■ SECCIÓN DEL DOCUMENTO ■
Un día le pregunté a un amigo y padre de tres niñas (siete,
diez y trece años de edad) porqué traía cara de enfadado. Verás, me contestó,
es que mis hijas quieren que compre otro televisor y he dicho que no, que de
eso nada. La mayor me amenazó con irse a vivir a casa de una amiga, la de diez
me dijo que entonces no me hablaría nunca más y, la pequeña le preguntó a la grande
si podía irse con ella. Ya me dirás cómo me siento… Y para más inri, cada una
quiere uno, o sea, tres televisores. Tres es una exageración, le dije, pero
creo que uno no representaría mayor gasto. No es por dinero, me dijo, es que
por lo menos una vez al día, aunque sea por media hora estamos juntos, todos,
en familia viendo algún programa.

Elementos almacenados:
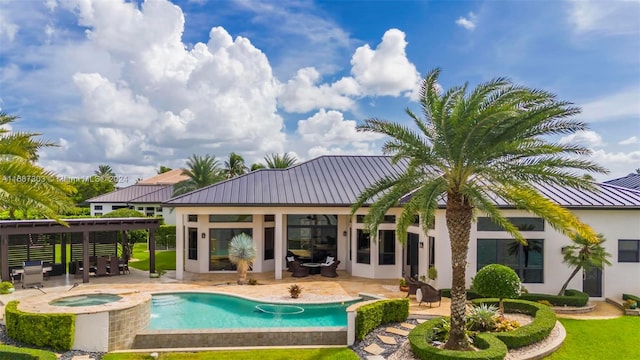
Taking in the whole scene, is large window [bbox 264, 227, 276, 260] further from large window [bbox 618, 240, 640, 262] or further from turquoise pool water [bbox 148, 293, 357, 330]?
large window [bbox 618, 240, 640, 262]

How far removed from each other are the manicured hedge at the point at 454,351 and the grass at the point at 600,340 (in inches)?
69.3

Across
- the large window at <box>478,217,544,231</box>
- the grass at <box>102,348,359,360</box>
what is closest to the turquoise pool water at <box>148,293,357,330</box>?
the grass at <box>102,348,359,360</box>

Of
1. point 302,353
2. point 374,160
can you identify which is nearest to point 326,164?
point 374,160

■ TAREAS POR REALIZAR ■
a: ¿Qué edades tienen las hijas del amigo según el relato del televisor?
b: En el relato del televisor, ¿con qué amenazó la hija mayor a su padre?
Los elementos no guardan ninguna relación con el relato del televisor.

■ RESPUESTAS OBTENIDAS ■
a: Siete, diez y trece años.

b: Con irse a vivir a casa de una amiga.